Setting up an email account for a child is something that many parents contemplate. The reasons vary greatly, and when you decide it's the right time (from younger kids to tweens or teens) will be different for every family and the individual child. When you're ready to go ahead with it, you might consider using a Gmail account, then set it up so you receive copies of all of their messages.

Privacy Considerations

At face value, monitoring your child's email sounds like an invasion of privacy, especially if you have a teen with special needs. While it may not be an acceptable arrangement for all ​kids and parents, it may be a good idea for some families.

For instance, if your child is vulnerable to cyberbullying or susceptible to poor decisions,1 it may be useful to have your protective parental eyes on any incoming messages. Likewise, if you are fearful of unwanted correspondence, this may help put your own mind at ease.

Talk with your child about what you want to do and why. If this is the only condition in which you will allow email, discuss that as well. Then, when you're in agreement, move on to the set-up.

In addition to the email, you can set up Facebook and other social networking platforms to send alerts to this address to be forwarded to you. This will allow you to keep an eye on what's been happening on those channels as well.


Sign Up for a Gmail Account

Setting Up a Gmail Account for Your Child - Step 2
Screenshot of Google application

An online email account is convenient because you can set it up and access it from any computer. You also can delete messages you don't want your child to see or flag them as spam to be sent straight to trash. It is also possible to block email from certain addresses.

While there are many online email providers to choose from, Gmail is a good choice. It's easy to set up, has a nice uncluttered inbox, and offers a large amount of storage for old messages. It also gives your child access to other cool tools like a customizable search bar to locate emails, an easy-to-use button to compose a new draft, as well as a calendar feature. Go to ​mail.google.com and click on "Create an Account."

NOTE: Since Google, like most websites, frequently changes its design and presentation, know that some of the details and screenshots in the steps that follow may not look exactly like what you're seeing. However, they should still successfully guide you through the sign-up process and show you how to change the settings so that you can begin forwarding your child's email.


Start Creating Your Google Account

Setting Up a Gmail Account for Your Child - Step 3

To get your child a Gmail address and other Google services that come with it, you'll need to fill out a form to create a Google account. Though you may be limited by availability, try to avoid using your child's full name. First initials and last name or a word that's memorable would be preferable, but not your child's name.

This can help protect their privacy and is a good rule to follow for any online username. Since you may want to access this account without your child present, make sure that you also take measures to remember the username and password.


Finish Creating Your Google Account

Setting Up a Gmail Account for Your Child - Step 4

As you continue with the form, select a security question to which you will know the answer, too. Use your own email address as the secondary email. This will field any initial information about the account, as well as correspondence regarding problems directly to your inbox.

**Short task A:**
Echo the entries verbatim, starting at the line that contains "At what distance from the" and running through the last entry.
**Short task B:**
Proceed with the guide on setting up a Gmail account for a child, picking up right after its final sentence.

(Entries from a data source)

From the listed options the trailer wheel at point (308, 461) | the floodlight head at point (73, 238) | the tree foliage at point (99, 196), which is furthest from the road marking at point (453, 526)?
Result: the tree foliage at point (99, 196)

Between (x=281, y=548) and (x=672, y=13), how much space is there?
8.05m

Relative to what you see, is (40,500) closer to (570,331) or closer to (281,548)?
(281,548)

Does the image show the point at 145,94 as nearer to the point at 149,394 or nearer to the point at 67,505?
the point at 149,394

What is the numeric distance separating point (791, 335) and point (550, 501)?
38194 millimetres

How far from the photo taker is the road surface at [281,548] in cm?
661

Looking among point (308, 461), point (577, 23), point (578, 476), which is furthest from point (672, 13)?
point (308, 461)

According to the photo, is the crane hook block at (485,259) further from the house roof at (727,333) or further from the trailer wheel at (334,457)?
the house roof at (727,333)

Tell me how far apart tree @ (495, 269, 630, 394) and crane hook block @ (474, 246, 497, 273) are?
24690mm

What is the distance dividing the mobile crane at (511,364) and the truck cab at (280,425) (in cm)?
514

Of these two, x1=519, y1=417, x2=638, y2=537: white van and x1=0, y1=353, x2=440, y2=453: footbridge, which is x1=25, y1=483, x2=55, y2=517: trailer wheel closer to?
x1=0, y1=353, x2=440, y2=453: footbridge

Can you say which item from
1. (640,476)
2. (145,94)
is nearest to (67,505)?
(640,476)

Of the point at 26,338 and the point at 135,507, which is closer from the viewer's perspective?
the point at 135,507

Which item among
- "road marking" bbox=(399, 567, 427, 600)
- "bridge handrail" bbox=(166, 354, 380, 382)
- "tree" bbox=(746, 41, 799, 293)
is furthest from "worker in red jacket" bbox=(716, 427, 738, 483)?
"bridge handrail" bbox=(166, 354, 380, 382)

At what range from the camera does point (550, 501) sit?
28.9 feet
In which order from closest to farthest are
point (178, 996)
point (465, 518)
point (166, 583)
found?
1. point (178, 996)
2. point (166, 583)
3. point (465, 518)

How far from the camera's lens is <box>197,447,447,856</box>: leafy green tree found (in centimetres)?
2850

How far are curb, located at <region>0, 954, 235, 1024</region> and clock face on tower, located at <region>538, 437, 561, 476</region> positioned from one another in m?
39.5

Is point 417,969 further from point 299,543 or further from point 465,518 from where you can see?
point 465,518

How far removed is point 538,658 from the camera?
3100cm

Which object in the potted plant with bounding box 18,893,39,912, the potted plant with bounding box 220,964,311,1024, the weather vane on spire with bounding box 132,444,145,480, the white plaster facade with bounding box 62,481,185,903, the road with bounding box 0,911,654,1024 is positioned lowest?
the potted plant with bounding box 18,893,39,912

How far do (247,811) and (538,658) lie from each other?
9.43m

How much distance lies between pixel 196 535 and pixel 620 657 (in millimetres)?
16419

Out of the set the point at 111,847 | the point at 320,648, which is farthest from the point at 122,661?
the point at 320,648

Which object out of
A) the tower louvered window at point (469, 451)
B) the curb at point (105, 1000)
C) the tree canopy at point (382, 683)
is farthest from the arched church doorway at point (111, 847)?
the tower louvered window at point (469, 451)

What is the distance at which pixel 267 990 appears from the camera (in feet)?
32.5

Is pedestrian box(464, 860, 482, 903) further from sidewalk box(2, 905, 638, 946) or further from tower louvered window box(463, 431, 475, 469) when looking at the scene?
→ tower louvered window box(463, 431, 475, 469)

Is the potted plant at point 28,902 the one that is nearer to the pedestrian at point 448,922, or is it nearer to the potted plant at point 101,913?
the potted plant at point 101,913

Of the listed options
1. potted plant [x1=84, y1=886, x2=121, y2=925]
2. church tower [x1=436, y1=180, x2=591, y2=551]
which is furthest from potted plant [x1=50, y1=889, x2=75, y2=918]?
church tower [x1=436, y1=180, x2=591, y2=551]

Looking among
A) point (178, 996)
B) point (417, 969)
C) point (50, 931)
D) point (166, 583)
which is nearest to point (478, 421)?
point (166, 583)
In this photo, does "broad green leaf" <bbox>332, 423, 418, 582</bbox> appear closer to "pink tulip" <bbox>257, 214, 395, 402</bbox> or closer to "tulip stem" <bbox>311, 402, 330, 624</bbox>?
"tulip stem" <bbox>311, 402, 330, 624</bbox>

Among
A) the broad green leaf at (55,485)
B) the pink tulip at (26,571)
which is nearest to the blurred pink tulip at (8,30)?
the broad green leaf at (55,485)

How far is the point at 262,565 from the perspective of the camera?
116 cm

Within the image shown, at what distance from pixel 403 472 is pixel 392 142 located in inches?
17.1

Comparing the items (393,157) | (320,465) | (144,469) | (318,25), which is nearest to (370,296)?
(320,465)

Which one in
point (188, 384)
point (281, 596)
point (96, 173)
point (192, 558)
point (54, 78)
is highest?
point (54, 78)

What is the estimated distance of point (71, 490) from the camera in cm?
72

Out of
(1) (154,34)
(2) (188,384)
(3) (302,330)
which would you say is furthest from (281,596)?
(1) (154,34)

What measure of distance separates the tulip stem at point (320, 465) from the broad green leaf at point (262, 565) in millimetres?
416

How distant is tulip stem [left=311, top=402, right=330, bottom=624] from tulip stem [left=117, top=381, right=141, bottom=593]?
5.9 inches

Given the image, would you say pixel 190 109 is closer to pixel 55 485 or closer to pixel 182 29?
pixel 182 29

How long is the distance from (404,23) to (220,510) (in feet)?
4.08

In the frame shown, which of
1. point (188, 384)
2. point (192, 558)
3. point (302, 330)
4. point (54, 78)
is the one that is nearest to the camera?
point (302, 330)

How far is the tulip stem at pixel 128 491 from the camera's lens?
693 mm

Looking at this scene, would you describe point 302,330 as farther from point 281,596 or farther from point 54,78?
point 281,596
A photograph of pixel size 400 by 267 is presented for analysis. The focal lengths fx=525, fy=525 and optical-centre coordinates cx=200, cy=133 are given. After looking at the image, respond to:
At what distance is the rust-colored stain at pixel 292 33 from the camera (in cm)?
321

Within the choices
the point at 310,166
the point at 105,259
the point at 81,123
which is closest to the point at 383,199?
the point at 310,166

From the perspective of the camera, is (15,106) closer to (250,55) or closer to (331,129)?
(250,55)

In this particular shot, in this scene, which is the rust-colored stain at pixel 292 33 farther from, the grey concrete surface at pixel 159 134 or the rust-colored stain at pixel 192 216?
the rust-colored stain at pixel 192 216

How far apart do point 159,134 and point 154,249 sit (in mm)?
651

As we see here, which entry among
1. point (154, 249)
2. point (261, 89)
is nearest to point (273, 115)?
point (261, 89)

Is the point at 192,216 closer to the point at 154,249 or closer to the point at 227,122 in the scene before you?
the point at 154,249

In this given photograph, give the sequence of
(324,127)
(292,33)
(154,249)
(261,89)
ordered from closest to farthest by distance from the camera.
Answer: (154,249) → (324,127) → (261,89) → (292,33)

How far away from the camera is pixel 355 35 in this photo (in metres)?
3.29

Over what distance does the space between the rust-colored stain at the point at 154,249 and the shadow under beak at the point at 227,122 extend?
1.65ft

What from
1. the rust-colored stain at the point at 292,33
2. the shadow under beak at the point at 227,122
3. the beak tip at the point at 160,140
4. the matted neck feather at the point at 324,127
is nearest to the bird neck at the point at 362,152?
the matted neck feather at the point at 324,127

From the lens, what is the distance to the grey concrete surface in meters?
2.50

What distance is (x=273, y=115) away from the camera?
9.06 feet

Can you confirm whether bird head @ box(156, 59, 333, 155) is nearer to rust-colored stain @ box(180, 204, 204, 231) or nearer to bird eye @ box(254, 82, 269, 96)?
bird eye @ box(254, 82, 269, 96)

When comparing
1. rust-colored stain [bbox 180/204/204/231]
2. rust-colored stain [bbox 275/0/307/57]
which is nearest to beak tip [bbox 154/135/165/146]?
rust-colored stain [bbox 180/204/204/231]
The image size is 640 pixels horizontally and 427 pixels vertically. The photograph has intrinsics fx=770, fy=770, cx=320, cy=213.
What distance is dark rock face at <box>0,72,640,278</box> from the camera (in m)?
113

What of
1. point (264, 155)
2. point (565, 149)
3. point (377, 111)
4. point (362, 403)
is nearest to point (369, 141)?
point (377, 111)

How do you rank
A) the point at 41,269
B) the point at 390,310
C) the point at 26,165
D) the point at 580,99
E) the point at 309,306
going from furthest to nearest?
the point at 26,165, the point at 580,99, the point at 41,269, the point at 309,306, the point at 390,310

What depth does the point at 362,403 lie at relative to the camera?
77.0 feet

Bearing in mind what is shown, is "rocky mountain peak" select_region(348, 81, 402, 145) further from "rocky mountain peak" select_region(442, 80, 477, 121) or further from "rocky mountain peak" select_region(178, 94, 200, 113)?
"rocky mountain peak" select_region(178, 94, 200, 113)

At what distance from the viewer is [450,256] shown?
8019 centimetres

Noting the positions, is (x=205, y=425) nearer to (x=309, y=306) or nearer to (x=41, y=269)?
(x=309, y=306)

**Written response A:**
At what distance from the viewer is [450,256] shown?
8019 centimetres

Noting the positions, is (x=205, y=425) nearer to (x=309, y=306) or nearer to (x=41, y=269)?
(x=309, y=306)

**Written response B:**
Read the Terms of Service and, if appropriate, review them with your child. When you're ready, click on the button that lets you finish creating the account.


Go to Your New Gmail Account

Congratulations! You've set up an account.

If your account application is successful, you'll come to a welcome screen. Familiarize yourself with Gmail if you like by taking the tour that the service offers. Then click on the link to go to your child's new Gmail inbox. If you don't come to a welcome screen, there may have been a typo or an omitted item in your application. Address what needs to be fixed, then move on from there.


Set Up Email Forwarding

Select "Forwarding" from the settings tabs.

In order to forward the emails to your address, you will need to customize a particular setting. This is found by clicking on "Settings."

The settings link moves around in different Gmail layouts. It is usually indicated by a gear icon and sometimes has the word "Settings," though you may have to hunt for it. It usually appears as an icon in the menu at top left or at the bottom of the screen.

From the settings tab, click on the link that says "Forwarding and POP/IMAP." This is the page that will allow you to forward your child's messages to your own email address.


Enter Your Forwarding Information

Set Gmail to forward your child's messages to your e-mail.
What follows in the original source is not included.